Sunday, March 1, 2009

Caustic Parental Condemnation… in Sport… in Life

There is so much we can learn about psychology in the setting of children’s sport; but it’s not just about the children, we can get to learn about adults too, especially parents, and coaching parents at that.

I’ve been observing one coach and their interaction with their team; this person has a daughter in the team. This coach was going well until I noticed them during one game, grasping their head whenever their daughter made a mistake. You could tell from the body language of the daughter that she was saying to herself, ‘Oh dear, I’ve failed again!’

It’s hard for parents in this area of coaching kids, especially their own. There’s also a lot we can learn regarding the effects on coaches and their teams as the long season continues and the enthusiasm invariably wanes in contrast. Oh, what a coach in this situation would give for a little more staying power.

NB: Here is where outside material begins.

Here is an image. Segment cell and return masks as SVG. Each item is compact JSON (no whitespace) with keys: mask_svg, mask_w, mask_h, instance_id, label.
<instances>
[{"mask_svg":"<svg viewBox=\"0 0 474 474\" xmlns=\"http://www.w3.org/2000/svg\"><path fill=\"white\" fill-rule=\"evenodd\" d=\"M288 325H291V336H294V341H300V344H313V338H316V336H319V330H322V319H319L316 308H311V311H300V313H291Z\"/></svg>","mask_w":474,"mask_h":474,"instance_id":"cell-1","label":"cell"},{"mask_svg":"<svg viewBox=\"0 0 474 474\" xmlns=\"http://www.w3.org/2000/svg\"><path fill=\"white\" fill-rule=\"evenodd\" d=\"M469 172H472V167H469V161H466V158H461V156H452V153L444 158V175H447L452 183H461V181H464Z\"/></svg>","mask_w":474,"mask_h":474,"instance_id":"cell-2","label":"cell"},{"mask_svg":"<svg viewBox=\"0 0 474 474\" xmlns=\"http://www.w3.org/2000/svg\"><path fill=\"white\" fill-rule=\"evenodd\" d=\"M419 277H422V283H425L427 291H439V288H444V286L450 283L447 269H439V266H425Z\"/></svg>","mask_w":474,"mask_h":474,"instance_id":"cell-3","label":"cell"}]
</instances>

I recall seeing a family dealt blow upon blow from an emotionally abusive father; the effect on one particular child was profound, not that you’d know it if you weren’t close to the family. They seemed so normal to the casual observer.

The guilt that this child experienced would end up having a lasting impact on their adult life; the generational curse--though despised--was to endure one more generation at least.

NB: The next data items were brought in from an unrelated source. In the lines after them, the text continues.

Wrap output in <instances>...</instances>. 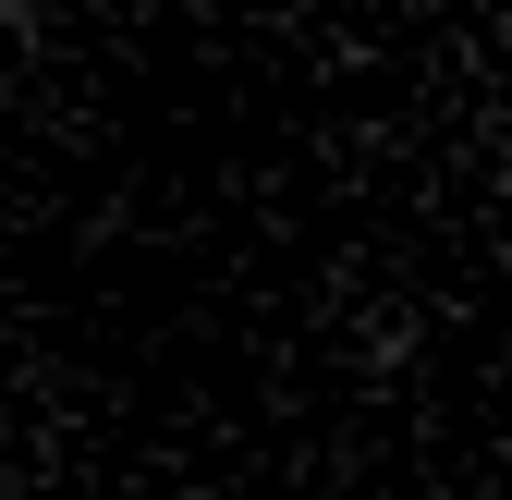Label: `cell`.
I'll list each match as a JSON object with an SVG mask.
<instances>
[{
	"label": "cell",
	"instance_id": "cell-1",
	"mask_svg": "<svg viewBox=\"0 0 512 500\" xmlns=\"http://www.w3.org/2000/svg\"><path fill=\"white\" fill-rule=\"evenodd\" d=\"M61 37V0H0V49H13V61H37Z\"/></svg>",
	"mask_w": 512,
	"mask_h": 500
}]
</instances>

As parents we are charged by God to bring our kids up in healthy, happy, holy ways. They are to be disciplined appropriately so they can be strong, safe within themselves, and be able to smile at all life dishes them.

Practically, this means being gently supportive and encouraging whilst being firm, yet not aggressively demanding. We can insist on things but the way we do it is paramount. We can firmly require things of them, yet love them too. But, we ought not to condemn them, ever. Why should they learn the emotion of guilt or have it reinforced through us?

I guess it’s a fact of life that none of us are ever going to be perfect parents, but we should strive to bring our kids up in ways at least equal to or better than our own upbringings.

Lastly, we must monitor our body language, tone and words closely as we interact with children, especially our own, so we can show them by example how mature adults behave. We have some advantages in our parenting. If we even do a half decent job in loving our kids we end up receiving their devoted commitment for a lifetime in return.